What you need to do:
a. In the blog post about men writing on feminism, about how many visitors a day does John Scalzi's blog get?
b. Decide whether each statement agrees with the blog post about men writing on feminism, answering yes or no and quoting the words that settle it: (i) The writer knows Shanley personally. (ii) Rule #1 in the writer's upcoming essay is that it's not about you. (iii) Scalzi once posed in a dress to raise money.
c. Write what comes next in the blog post about men writing on feminism, picking up after its final sentence.

Let's also talk about how white men get rewarded for presenting a watered-down, uncritical, privileged image of feminism.Ok, let's talk about it. I don't know Shanley, but she does have 6000 more twitter followers than I do, which is a pretty solid following. More importantly, she writes well about feminism (and other issues), often pointing out the ways that men seize control of issues.
— Shanley (@shanley) August 26, 2013
First - it's TOTALLY true. Privileged, white, liberal men discover oppression. They gasp. They write breathlessly about the oppression they've discovered. They own the issue. They genuinely want to help. Sometimes they forget to link back to the people who have been doing work on an issue for years. When questioned on this, they defensively say, "I just want to help," then pout, "there's no room for men to even TALK about gender." And then they take their toys and go home and make themselves the victim.
Later this month, I have an essay coming out on "five rules for male feminist discourse." Rule #1 is - it's not about you. Rule #3 is - It is about them (them = the female feminists in the trenches), and I talk about making sure you link back to them and support writers like Shanley (or for me, Jessica Valenti, Amanda Marcotte, and the Crunk Feminist Collective - three writers/blogs I often find compelling). More on that in a few weeks.
"Shanley" was writing in response to this post from John Scalzi, a famous Sci-Fi author with a HUGE social media following. His blog gets around 45,000 visitors a day (and yes, my blog is commenting on a blog which it commenting on a blog and it's turtles all the way down). Scalzi once posed in a dress to raise money, he was mocked by a "dudebro," as he calls it, and he returned the favor my mocking the dudebro and owning the label feminist. It's not a perfect post. It works with the assumption that men wearing dresses is transgressive, and my transgender and cross-dressing friends got kind of annoyed. It embraces notions of male privilege (big yard, lots of money), that are annoying. But it's a good way to respond to the "dudebro" clan, I guess. The internet, in its infinite wisdom, liked it.
But while I find Shanley's comment a little harsh and possibly infused by the broader backlash to Shwyzer and his ilk, she does point to that real problem. In fact, it's a problem that Scalzi recognized in his "Quick Notes on his Feminism." He wrote:
5. However, there are also a number of people, including a fair number of women, who are frustrated that when I write about topics relating to women that I often have a farther reach online then women often do. They are frustrated, I suspect, not only just because it’s a classic example of a guy being paid attention to, but also because, per points one through three above, the filter through which my own thoughts and opinions go is a male, not-entirely-on-point-to-feminism one.I worry about this all the time. Not that I have a huge social media reach, but as a straight white man, I operate out of a position of enormous privilege in several ways. First, to assert my status as a feminist doesn't really threaten me. I might have to endure some pretty modest taunting and accusations of being queer, but nothing like the repeated and well-documented world of cyber-stalking and rape-threats for feminists online. These threats are intended to silence women, to drive them out of the conversation, and cannot be tolerated, but also can't be stopped so easily. Shanley writes quite a bit about this kind of harassment (to call it trolling is too mild), as do many of the other feminists I follow, and it's a real problem. Men get off easy.

[Items from a dataset]
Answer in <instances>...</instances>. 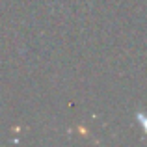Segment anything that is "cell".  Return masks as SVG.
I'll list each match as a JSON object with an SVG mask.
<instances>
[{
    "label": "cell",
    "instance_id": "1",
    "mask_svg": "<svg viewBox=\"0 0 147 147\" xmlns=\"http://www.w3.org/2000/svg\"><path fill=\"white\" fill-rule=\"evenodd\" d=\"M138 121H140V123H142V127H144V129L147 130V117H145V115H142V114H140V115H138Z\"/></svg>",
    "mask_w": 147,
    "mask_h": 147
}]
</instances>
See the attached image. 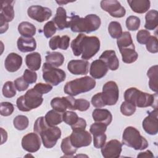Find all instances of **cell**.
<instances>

Responses by task:
a. Around 45,000 visitors a day.

b.
(i) No: "I don't know Shanley"
(ii) Yes: "Rule #1 is - it's not about you."
(iii) Yes: "Scalzi once posed in a dress to raise money"

c.
As an aside - I once asked Scalzi if his sexuality got questioned (this was in the wake of my CNN article about my daughter, in which I got called queer a lot). He replied that he didn't, because evidence of his heterosexuality was so clear - he talks about his wife a little and his daughter a lot in his writing. I thought that this was fair, but also a good example of his, "filter through which [his] own thoughts and opinions go is a male, not-entirely-on-point-to-feminism one." This is fine with me - I like Scalzi and his writing. His demand that all conventions at which he attends has an explicit, ENFORCED, harassment policy is to me an unambiguous good. If people are annoyed that it's a man who helped bring the harassment issue to a higher plane of visibility, well, I guess I don't care (and I think everyone has worked hard to credit our friend Elise, who got harassed by someone who worked for a major sci-fi/fantasy press and went public, with starting this conversation. So good job Elise.). At any rate, I'm not so bothered by Scalzi not writing about feminist issues quite the way that I would want, or that Shanley would want.
So I get Shanley's critique and I worry a lot about entering the male feminist world as I don't want to present watered-down, uncritical, privileged, feminism. I may not have Scalzi's readership, but since I started writing publicly about gender from a male feminist perspective, I've gotten interview requests, writing requests, and speaking gigs. My writing about gender receives more hits than any other topic on which I write, in general. Were I a woman, I think I'd blend into the throng.
But I can't let my worry about this stop me from advocating for causes that matter to me. I want to assert my status as a feminist and write about patriarchy, especially the ways patriarchy hurts men. I cannot help if people respond to my writing differently, because I'm a man.
But I can remember my rules - it's not about me. It is about them. Always, always, point back to the writers in the trenches, the sophisticated, critical, deep, threatened feminism of the best writers I can find.
Does that seem to work?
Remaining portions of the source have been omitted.